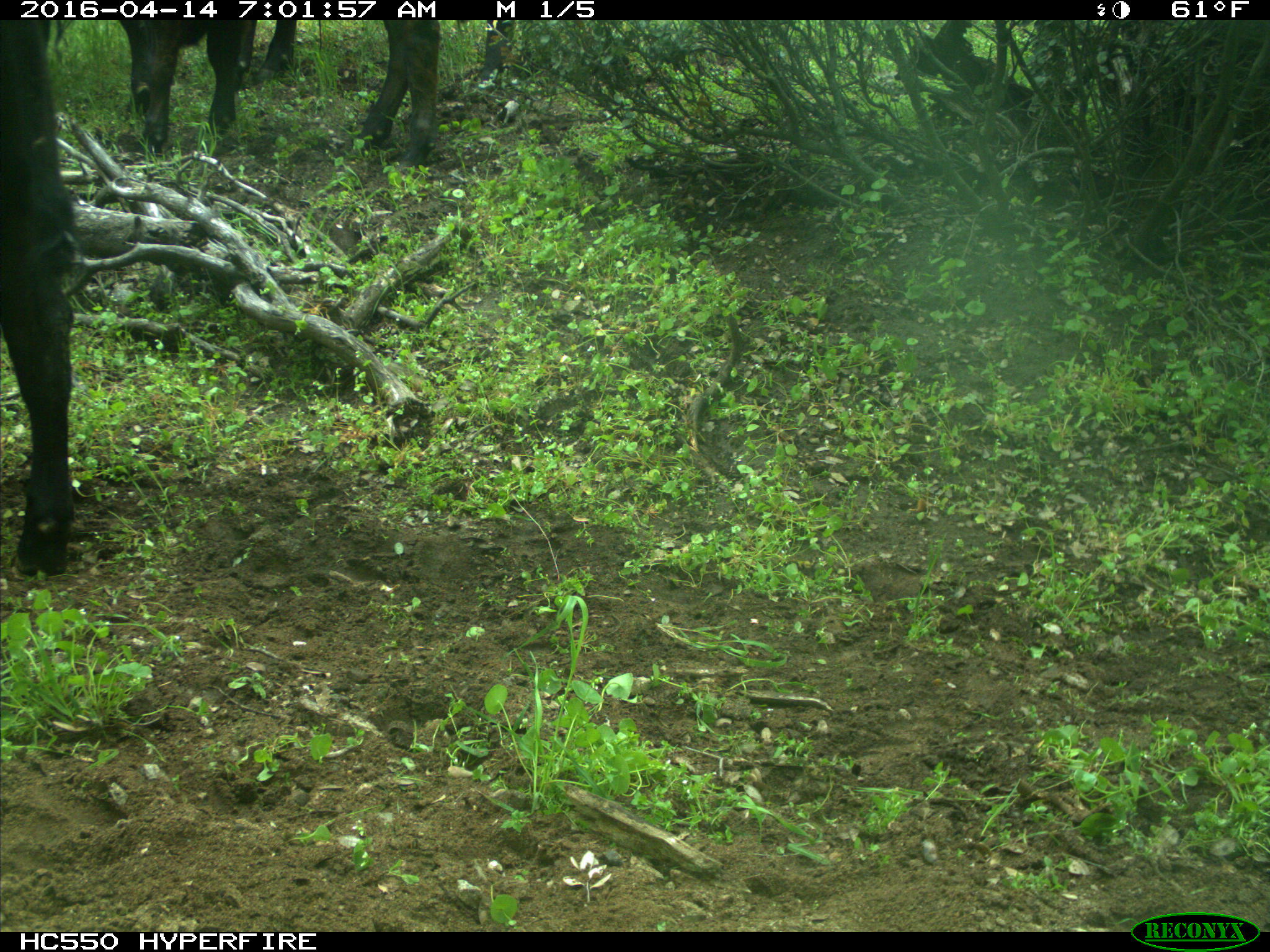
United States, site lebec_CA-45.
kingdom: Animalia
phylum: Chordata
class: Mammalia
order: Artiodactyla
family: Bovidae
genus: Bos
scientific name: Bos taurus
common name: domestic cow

★ ★ ★ ★ ★ ★ ★

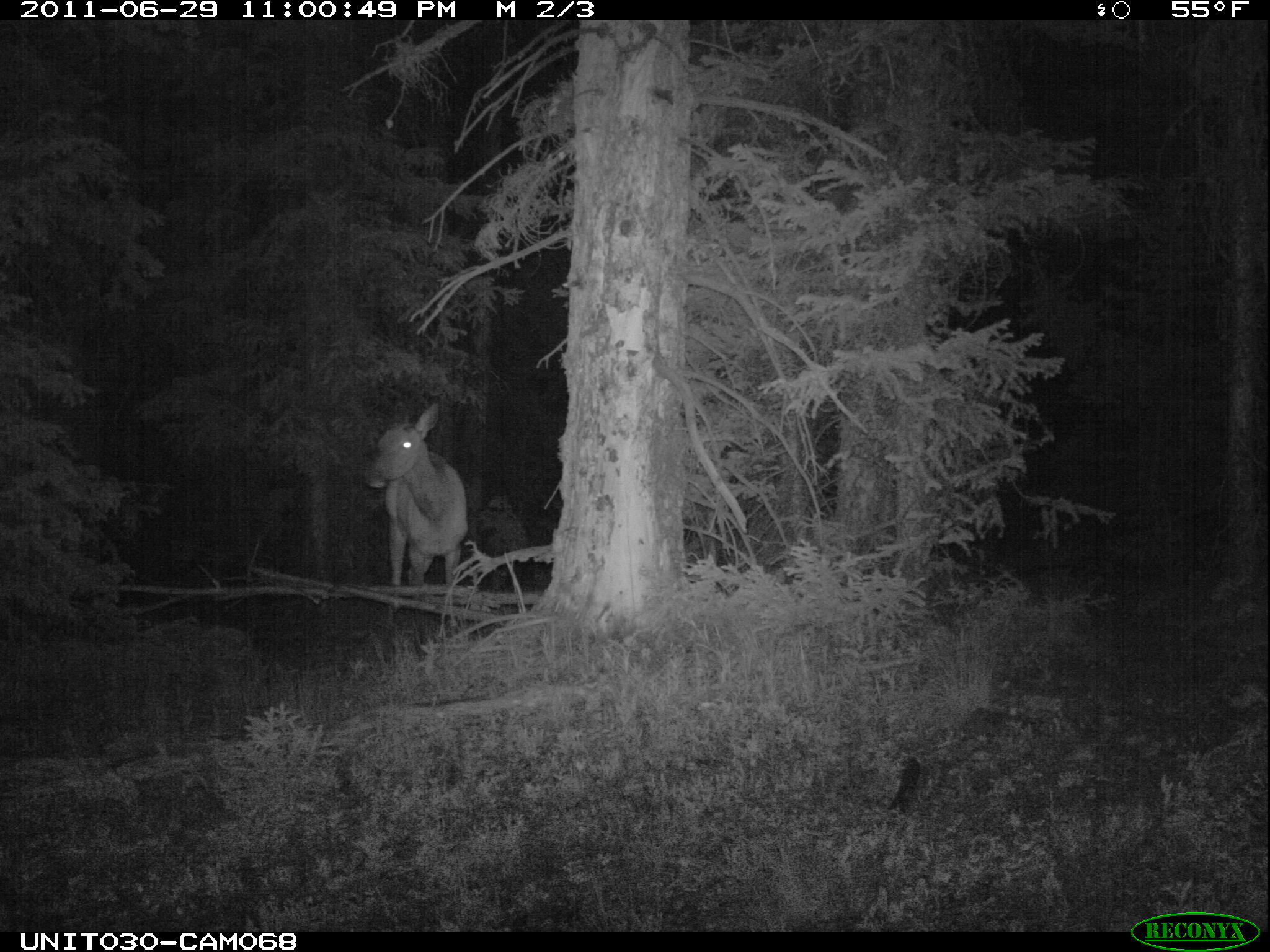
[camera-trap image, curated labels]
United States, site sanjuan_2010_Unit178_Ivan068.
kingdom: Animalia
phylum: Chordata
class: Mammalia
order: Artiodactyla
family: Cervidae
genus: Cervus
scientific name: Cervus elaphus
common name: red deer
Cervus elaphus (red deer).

★ ★ ★ ★ ★ ★ ★

**REQUIRED WORK**
From the entries above, return exactly the line containing "United States, site lebec_CA-45.", the line containing "common name: domestic cow", and all lines between, and nothing else.

**ANSWER TO THIS EXERCISE**
United States, site lebec_CA-45.
kingdom: Animalia
phylum: Chordata
class: Mammalia
order: Artiodactyla
family: Bovidae
genus: Bos
scientific name: Bos taurus
common name: domestic cow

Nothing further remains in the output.